There is more. I take a group of pictures and put them on a DVD that we can watch on TV. 60 pictures at 6 seconds each with a sound track will make a high energy 6 minute video of our vacation. However, this creates more aspect ratio choices. Currently TV's are changing their aspect ratio from 4 x 3 (AR 1.333...) to 16 x 9 (1.777...). (And why has the convention changed to putting the larger number first?) In practice TV's are even more difficult as they naturally chop off some lines at the top and bottom of the picture so that a video of still images introduces even more uncertainty when deciding how to crop the images.
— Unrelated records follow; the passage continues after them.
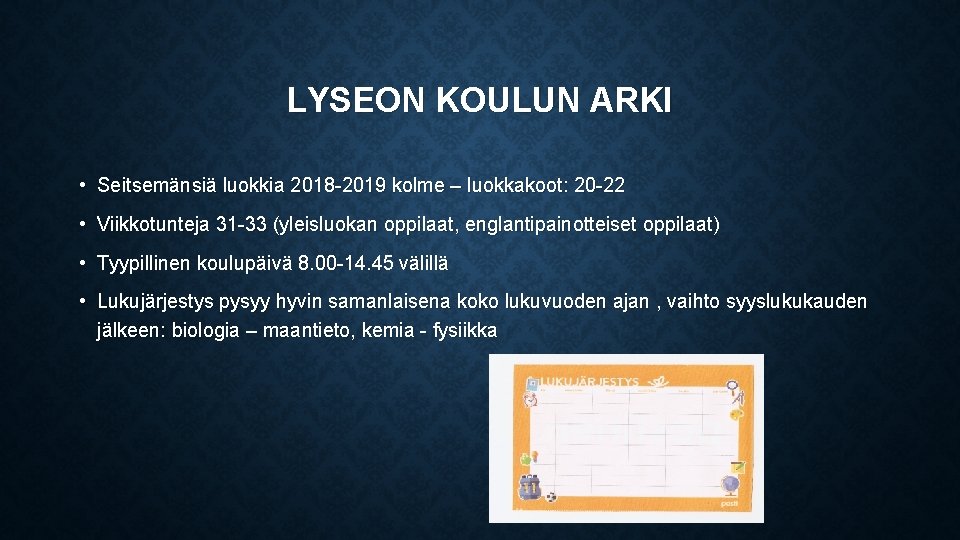 LYSEON KOULUN ARKI

• Seitsemänsiä luokkia 2018-2019 kolme – luokkakoot: 20-22

• Viikkotunteja 31-33 (yleisluokan oppilaat, englantipainotteiset oppilaat)

• Tyypillinen koulupäivä 8.00-14.45 välillä

• Lukujärjestys pysyy hyvin samanlaisena koko lukuvuoden ajan , vaihto syyslukukauden jälkeen: biologia – maantieto, kemia - fysiikka

LUKUJÄRJESTYS

posti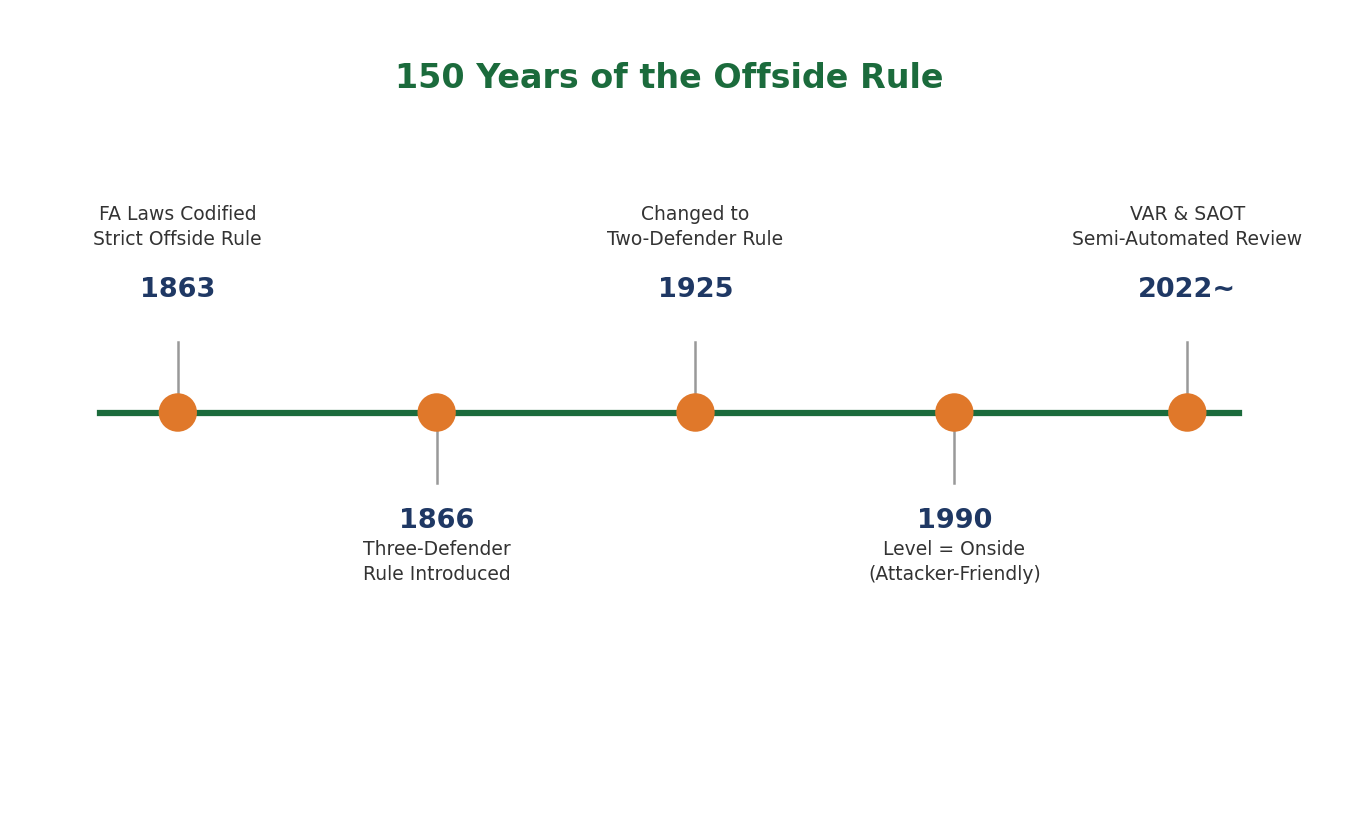 150 Years of the Offside Rule

FA Laws Codified
Strict Offside Rule

1863

1866
Three-Defender
Rule Introduced

Changed to
Two-Defender Rule

1925

1990
Level = Onside
(Attacker-Friendly)

VAR & SAOT
Semi-Automated Review

2022~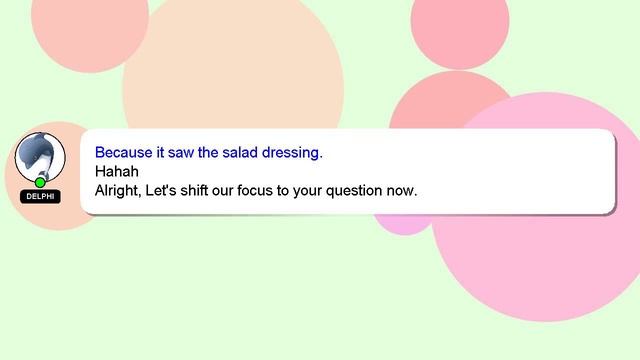 DELPHI

Because it saw the salad dressing.
Hahah
Alright, Let's shift our focus to your question now.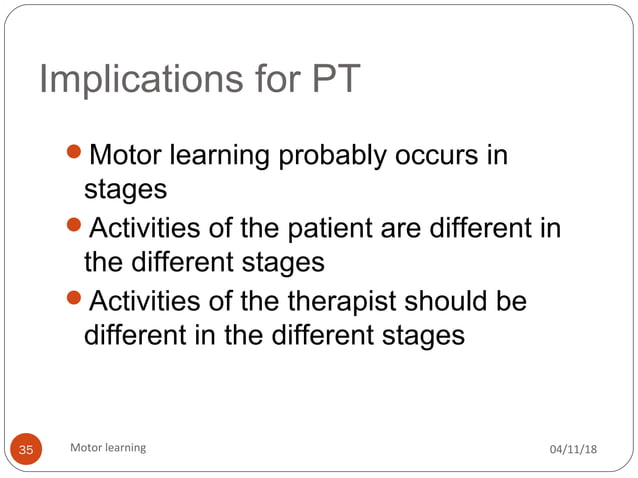 Implications for PT

- Motor learning probably occurs in stages
- Activities of the patient are different in the different stages
- Activities of the therapist should be different in the different stages

35 Motor learning 04/11/18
If we want to see the whole image in the video, we can look at it on a computer monitor which does not lose scan lines from the top and bottom and will scale everything to fit. But there is a problem even in the logical world of computers. Most of the standard display settings have an aspect ratio of 1.333... (800 x 600, 1024 x 768, 1600 x 1200) however the majority of computer displays sold today are LCD panels at 1280 x 1024 (AR 1.25).

More confusing yet, the display size of 1280 x 768 (AR 1.666...) is becoming popular in both laptops that can be used for watching DVD's on long flights and with LCD TV's where the aspect ratio seems to match what is shown on a 16 x 9 TV even although 1.66... is not 1.77...

There is a lot more to aspect ratio and it only gets worse. For example, the above discussion assumed that the pixels were square which they do not need to be. I have some ideas on what can be done which will have to wait until another time.